----- Text shown -----

Sixty years ago, in what was then China's capital, Nanjing (then called Nanking), Japanese troops laid waste to the city in ``an orgy of cruelty seldom if ever matched in world history,'' writes Sunnyvale author Iris Chang in her incendiary best-seller, ``The Rape of Nanking: The Forgotten Holocaust of World War II.''
In about seven weeks, from mid- December 1937 into February 1938, in Japan's war with the Nationalist Chinese government,Japanese soldiers ``systematically raped, tortured and murdered more than 300,000 civilians.''
That's more, Chang says, than those killed in the atomic bombings of Hiroshima and Nagasaki combined, and more than the combined civilian losses of Britain, France and Belgium in the whole of World War II.
``Chinese men were used for bayonet practice and in decapitation contests,'' she writes. ``An estimated 20,000 to 80,000 women were raped. Many soldiers went beyond rape to disembowel women, slice off their breasts, nail them alive to walls. Fathers were forced to rape their daughters, and sons their mothers, as other family members watched. Not only did live burials, castration, the carving of organs, and the roasting of people become routine, but more diabolical tortures were practiced . . . So sickening was the spectacle that even the Nazis in the city were horrified.''
The book draws its emotional impetus from the author's conviction that the 1937 massacre, though it still looms painfully large in Chinese memory, has almost disappeared into a black hole of oblivion in the memory of the rest of the world.

-----

What to work on:
1. Could you give the stored rows below as a numbered list, leaving out blank lines, starting at the row that contains "In this picture, which" and ending with the last row?
2. Could you carry the passage about the 1937 Nanjing massacre forward from its final sentence?

----- Supplied information -----

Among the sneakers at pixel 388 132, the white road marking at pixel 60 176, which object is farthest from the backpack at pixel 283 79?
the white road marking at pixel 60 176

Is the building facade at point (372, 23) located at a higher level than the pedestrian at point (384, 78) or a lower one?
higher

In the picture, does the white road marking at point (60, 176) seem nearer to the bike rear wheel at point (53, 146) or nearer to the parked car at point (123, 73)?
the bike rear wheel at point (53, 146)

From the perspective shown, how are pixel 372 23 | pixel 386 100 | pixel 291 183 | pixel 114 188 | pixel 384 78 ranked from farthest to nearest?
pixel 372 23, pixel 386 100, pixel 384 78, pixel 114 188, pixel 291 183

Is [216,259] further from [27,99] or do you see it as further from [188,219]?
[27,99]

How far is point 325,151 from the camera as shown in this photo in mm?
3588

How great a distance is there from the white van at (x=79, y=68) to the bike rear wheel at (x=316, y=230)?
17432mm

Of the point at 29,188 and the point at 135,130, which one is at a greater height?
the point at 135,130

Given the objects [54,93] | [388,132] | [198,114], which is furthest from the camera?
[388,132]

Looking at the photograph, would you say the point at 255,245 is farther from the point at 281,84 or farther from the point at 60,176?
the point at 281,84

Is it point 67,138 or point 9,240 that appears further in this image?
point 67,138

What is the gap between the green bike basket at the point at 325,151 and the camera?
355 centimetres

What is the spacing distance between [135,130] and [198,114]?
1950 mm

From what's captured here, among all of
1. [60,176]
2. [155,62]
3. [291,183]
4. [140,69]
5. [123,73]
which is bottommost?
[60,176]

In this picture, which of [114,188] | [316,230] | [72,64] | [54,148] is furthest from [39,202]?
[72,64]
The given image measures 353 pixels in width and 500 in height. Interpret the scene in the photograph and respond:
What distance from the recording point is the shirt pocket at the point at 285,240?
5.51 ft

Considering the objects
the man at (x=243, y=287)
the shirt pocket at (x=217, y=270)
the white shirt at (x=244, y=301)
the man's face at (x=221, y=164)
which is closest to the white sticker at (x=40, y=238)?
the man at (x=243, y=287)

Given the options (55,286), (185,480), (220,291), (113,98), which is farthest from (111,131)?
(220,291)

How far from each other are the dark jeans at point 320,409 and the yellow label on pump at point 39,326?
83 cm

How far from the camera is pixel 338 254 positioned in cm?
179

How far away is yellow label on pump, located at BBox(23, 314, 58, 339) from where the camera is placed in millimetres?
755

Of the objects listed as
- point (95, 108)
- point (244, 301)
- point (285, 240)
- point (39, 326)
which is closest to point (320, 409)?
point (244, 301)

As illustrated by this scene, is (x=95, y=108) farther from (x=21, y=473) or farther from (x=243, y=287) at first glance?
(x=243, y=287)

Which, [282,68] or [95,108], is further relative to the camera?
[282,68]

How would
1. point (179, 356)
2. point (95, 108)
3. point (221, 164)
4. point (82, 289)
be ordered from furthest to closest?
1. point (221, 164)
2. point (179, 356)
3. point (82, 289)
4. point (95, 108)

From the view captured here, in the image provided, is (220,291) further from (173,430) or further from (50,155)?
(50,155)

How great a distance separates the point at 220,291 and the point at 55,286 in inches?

-----

Per-task outputs:
1.
1. In this picture, which of [114,188] | [316,230] | [72,64] | [54,148] is furthest from [39,202]?
2. [72,64]
3. The given image measures 353 pixels in width and 500 in height. Interpret the scene in the photograph and respond:
4. What distance from the recording point is the shirt pocket at the point at 285,240?
5. 5.51 ft
6. Considering the objects
7. the man at (x=243, y=287)
8. the shirt pocket at (x=217, y=270)
9. the white shirt at (x=244, y=301)
10. the man's face at (x=221, y=164)
11. which is closest to the white sticker at (x=40, y=238)?
12. the man at (x=243, y=287)
13. Given the options (55,286), (185,480), (220,291), (113,98), which is farthest from (111,131)?
14. (220,291)
15. How far from each other are the dark jeans at point 320,409 and the yellow label on pump at point 39,326?
16. 83 cm
17. How far from the camera is pixel 338 254 positioned in cm?
18. 179
19. How far away is yellow label on pump, located at BBox(23, 314, 58, 339) from where the camera is placed in millimetres?
20. 755
21. Of the objects listed as
22. - point (95, 108)
23. - point (244, 301)
24. - point (285, 240)
25. - point (39, 326)
26. which is closest to point (320, 409)?
27. point (244, 301)
28. As illustrated by this scene, is (x=95, y=108) farther from (x=21, y=473) or farther from (x=243, y=287) at first glance?
29. (x=243, y=287)
30. Which, [282,68] or [95,108], is further relative to the camera?
31. [282,68]
32. How would
33. 1. point (179, 356)
34. 2. point (95, 108)
35. 3. point (221, 164)
36. 4. point (82, 289)
37. be ordered from furthest to closest?
38. 1. point (221, 164)
39. 2. point (179, 356)
40. 3. point (82, 289)
41. 4. point (95, 108)
42. From the view captured here, in the image provided, is (220,291) further from (173,430) or further from (50,155)?
43. (50,155)
44. How great a distance separates the point at 220,291 and the point at 55,286 in inches?

2.
Chang's most inflammatory charge may be that the Japanese have committed a ``second rape'' by suppressing and even denying what happened in Nanjing. ``When it comes to expressing remorse for its own wartime actions before the bar of world opinion,'' Chang writes, ``Japan remains to this day a renegade nation.''
To say that the book touches a raw nerve is an understatement. It thrusts a scalding probe into what may be the most sensitive issue dividing the two dominant powers of Asia -- Japan's responsibility for the Pacific War, particularly its bloody invasion of China before Pearl Harbor, and its willingness to face up to it.
``Sixty years later, the ghosts of Nanking still haunt Chinese-Japanese relations,'' William Kirby, a China scholar and head of Harvard's history department, writes in a foreword to the book.
Chang has been propelled into an international spotlight, cast both as long-awaited heroine and irresponsible distorter of history. Before she published the book at age 29 in December, she thought it would land quietly in the history section of libraries, much like her first book, on the scientist who developed China's missile program. As she said at an appearance in May on Capitol Hill in Washington, D.C., it was not expected to spark ``a firestorm of controversy.''
``The Rape of Nanking'' has won virtually unanimous praise in major U.S. papers, and is regarded almost as a bible by Chinese American activist groups lobbying for Japanese war accountability. Meanwhile, American scholars are sharply divided over its merits, and a group of conservative Japanese professors held a press conference in June attacking it as grossly exaggerated and containing fake photographs. The Japanese ambassador to the United States called it inaccurate and one- sided, provoking a sharp response from Chinese officials.
The book landed on the New York Times' best-seller list for 10 weeks and sold more than 125,000 copies in four months, a record in the 48-year history of its publisher, Basic Books of New York. It was excerpted in Newsweek and secured Chang interviews on ``Nightline'' and ``Good Morning America.'' ``Something beautiful, an act of justice, is happening in America today,'' wrote George Will in a column praising the book.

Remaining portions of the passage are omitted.